• Problem details:
Please list every company named in the text on the Adobe-Figma merger, counting each one once.

Jonathan Kanter, assistant attorney general of the Justice Department’s Antitrust Division, emphasized the importance of this outcome, stating, “The decision to abandon this acquisition ensures that designers, creators, and consumers continue to benefit from the competition between the two companies in the future.”
This dissolution of the Adobe-Figma deal represents one of the wins for antitrust officials. Adding to their success, biotech firm Illumina recently announced its intention to divest its subsidiary Grail through a spinoff or sale. Regulatory concerns over potential stifling of medical innovation prompted this move.
These victories signify a notable shift, following a series of losses suffered by antitrust agencies in their efforts to thwart mergers deemed anticompetitive over the past year. Despite objections from the Federal Trade Commission, a U.S. court ruled in February that Meta Platforms could proceed with its acquisition of virtual reality start-up Within Unlimited. Additionally, the agency failed to halt Microsoft’s $69 billion purchase of Activision Blizzard later in the year.
While regulators undoubtedly celebrate these triumphs, it is Figma and its users who may truly benefit in the end.
The Anticompetitive Nature of Adobe-Figma Merger
Let’s be straightforward: the proposed merger between Adobe and Figma, announced in September 2022, was likely anticompetitive from the outset. Figma had been consistently outperforming Adobe in the market due to its innovative web-based architecture that fosters superior collaboration among users. Unlike Microsoft and Meta’s deals, Adobe was already present in Figma’s market with a direct competitor called Adobe XD.
The staggering $20 billion price tag attached to the deal further underscored its problematic nature. Adobe was willing to pay such a substantial sum—equivalent to 100 times Figma’s projected annual recurring revenue at the time—presumably out of fear of future disruption from the start-up.

• Extracted entries:
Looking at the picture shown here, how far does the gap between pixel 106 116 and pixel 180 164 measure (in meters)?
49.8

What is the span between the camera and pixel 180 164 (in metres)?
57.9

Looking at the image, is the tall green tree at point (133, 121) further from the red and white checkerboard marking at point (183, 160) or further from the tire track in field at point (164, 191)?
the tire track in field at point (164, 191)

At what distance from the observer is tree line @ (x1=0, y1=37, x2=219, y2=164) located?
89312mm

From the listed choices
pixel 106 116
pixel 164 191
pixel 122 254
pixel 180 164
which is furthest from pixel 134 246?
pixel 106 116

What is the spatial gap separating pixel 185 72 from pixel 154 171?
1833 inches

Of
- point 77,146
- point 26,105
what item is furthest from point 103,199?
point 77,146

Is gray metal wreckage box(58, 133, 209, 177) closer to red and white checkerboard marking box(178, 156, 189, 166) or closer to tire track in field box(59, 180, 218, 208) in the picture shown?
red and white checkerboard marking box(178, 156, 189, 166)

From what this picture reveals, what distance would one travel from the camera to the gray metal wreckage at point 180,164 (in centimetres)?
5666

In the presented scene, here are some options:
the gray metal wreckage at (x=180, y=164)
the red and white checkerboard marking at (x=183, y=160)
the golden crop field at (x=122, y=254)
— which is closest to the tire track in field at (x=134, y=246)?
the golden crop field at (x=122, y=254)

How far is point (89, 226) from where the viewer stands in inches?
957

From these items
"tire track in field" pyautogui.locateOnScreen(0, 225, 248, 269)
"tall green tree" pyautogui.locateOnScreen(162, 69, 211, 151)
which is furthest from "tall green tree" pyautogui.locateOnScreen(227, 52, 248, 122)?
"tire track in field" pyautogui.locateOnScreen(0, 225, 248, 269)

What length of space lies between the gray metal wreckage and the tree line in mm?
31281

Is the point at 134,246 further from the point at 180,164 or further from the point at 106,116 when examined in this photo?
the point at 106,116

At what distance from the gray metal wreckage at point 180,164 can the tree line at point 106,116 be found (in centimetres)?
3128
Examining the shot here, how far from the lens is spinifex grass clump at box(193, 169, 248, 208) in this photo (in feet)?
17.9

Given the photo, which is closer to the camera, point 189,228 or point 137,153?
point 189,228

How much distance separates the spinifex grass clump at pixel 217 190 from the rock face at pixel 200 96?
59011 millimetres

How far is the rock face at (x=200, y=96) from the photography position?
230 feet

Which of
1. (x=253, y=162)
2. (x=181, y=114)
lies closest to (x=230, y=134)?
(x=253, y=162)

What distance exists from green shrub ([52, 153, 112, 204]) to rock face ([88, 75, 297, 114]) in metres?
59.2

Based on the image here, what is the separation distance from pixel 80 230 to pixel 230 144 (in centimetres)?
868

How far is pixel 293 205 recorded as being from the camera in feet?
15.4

• Reply:
Adobe, Figma, Illumina, Grail, Meta Platforms, Within Unlimited, Microsoft, Activision Blizzard